__Task prompt__
Render the rows below as a Markdown table with two columns, Number and Content, one line per table row and blank lines omitted.

__Data rows__

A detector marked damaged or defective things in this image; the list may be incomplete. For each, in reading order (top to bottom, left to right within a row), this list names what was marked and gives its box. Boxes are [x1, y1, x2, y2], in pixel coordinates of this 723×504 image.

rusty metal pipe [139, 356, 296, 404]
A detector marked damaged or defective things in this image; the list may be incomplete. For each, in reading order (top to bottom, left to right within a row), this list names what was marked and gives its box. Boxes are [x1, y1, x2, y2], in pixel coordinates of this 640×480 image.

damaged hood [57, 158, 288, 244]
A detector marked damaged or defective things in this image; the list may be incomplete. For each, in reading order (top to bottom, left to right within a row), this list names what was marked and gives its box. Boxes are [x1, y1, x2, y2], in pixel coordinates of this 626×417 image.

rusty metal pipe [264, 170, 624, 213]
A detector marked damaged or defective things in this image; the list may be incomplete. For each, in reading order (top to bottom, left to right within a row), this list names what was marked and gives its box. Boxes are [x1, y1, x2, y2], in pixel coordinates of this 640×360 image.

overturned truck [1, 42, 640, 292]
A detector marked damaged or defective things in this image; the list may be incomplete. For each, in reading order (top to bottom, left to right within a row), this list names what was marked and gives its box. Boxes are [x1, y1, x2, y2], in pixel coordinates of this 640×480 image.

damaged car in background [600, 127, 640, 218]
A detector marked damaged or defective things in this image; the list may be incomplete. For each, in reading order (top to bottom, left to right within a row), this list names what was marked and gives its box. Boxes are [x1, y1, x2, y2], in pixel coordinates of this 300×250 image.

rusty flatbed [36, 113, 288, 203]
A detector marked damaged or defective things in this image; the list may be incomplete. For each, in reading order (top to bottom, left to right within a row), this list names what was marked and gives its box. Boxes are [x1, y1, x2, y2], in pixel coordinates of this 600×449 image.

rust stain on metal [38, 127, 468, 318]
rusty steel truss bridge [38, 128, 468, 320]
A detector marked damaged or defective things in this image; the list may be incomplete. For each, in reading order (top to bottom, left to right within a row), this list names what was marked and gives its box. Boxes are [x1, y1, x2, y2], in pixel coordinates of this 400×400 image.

__Answer to this problem__
| Number | Content |
|---|---|
| 1 | A detector marked damaged or defective things in this image; the list may be incomplete. For each, in reading order (top to bottom, left to right within a row), this list names what was marked and gives its box. Boxes are [x1, y1, x2, y2], in pixel coordinates of this 723×504 image. |
| 2 | rusty metal pipe [139, 356, 296, 404] |
| 3 | A detector marked damaged or defective things in this image; the list may be incomplete. For each, in reading order (top to bottom, left to right within a row), this list names what was marked and gives its box. Boxes are [x1, y1, x2, y2], in pixel coordinates of this 640×480 image. |
| 4 | damaged hood [57, 158, 288, 244] |
| 5 | A detector marked damaged or defective things in this image; the list may be incomplete. For each, in reading order (top to bottom, left to right within a row), this list names what was marked and gives its box. Boxes are [x1, y1, x2, y2], in pixel coordinates of this 626×417 image. |
| 6 | rusty metal pipe [264, 170, 624, 213] |
| 7 | A detector marked damaged or defective things in this image; the list may be incomplete. For each, in reading order (top to bottom, left to right within a row), this list names what was marked and gives its box. Boxes are [x1, y1, x2, y2], in pixel coordinates of this 640×360 image. |
| 8 | overturned truck [1, 42, 640, 292] |
| 9 | A detector marked damaged or defective things in this image; the list may be incomplete. For each, in reading order (top to bottom, left to right within a row), this list names what was marked and gives its box. Boxes are [x1, y1, x2, y2], in pixel coordinates of this 640×480 image. |
| 10 | damaged car in background [600, 127, 640, 218] |
| 11 | A detector marked damaged or defective things in this image; the list may be incomplete. For each, in reading order (top to bottom, left to right within a row), this list names what was marked and gives its box. Boxes are [x1, y1, x2, y2], in pixel coordinates of this 300×250 image. |
| 12 | rusty flatbed [36, 113, 288, 203] |
| 13 | A detector marked damaged or defective things in this image; the list may be incomplete. For each, in reading order (top to bottom, left to right within a row), this list names what was marked and gives its box. Boxes are [x1, y1, x2, y2], in pixel coordinates of this 600×449 image. |
| 14 | rust stain on metal [38, 127, 468, 318] |
| 15 | rusty steel truss bridge [38, 128, 468, 320] |
| 16 | A detector marked damaged or defective things in this image; the list may be incomplete. For each, in reading order (top to bottom, left to right within a row), this list names what was marked and gives its box. Boxes are [x1, y1, x2, y2], in pixel coordinates of this 400×400 image. |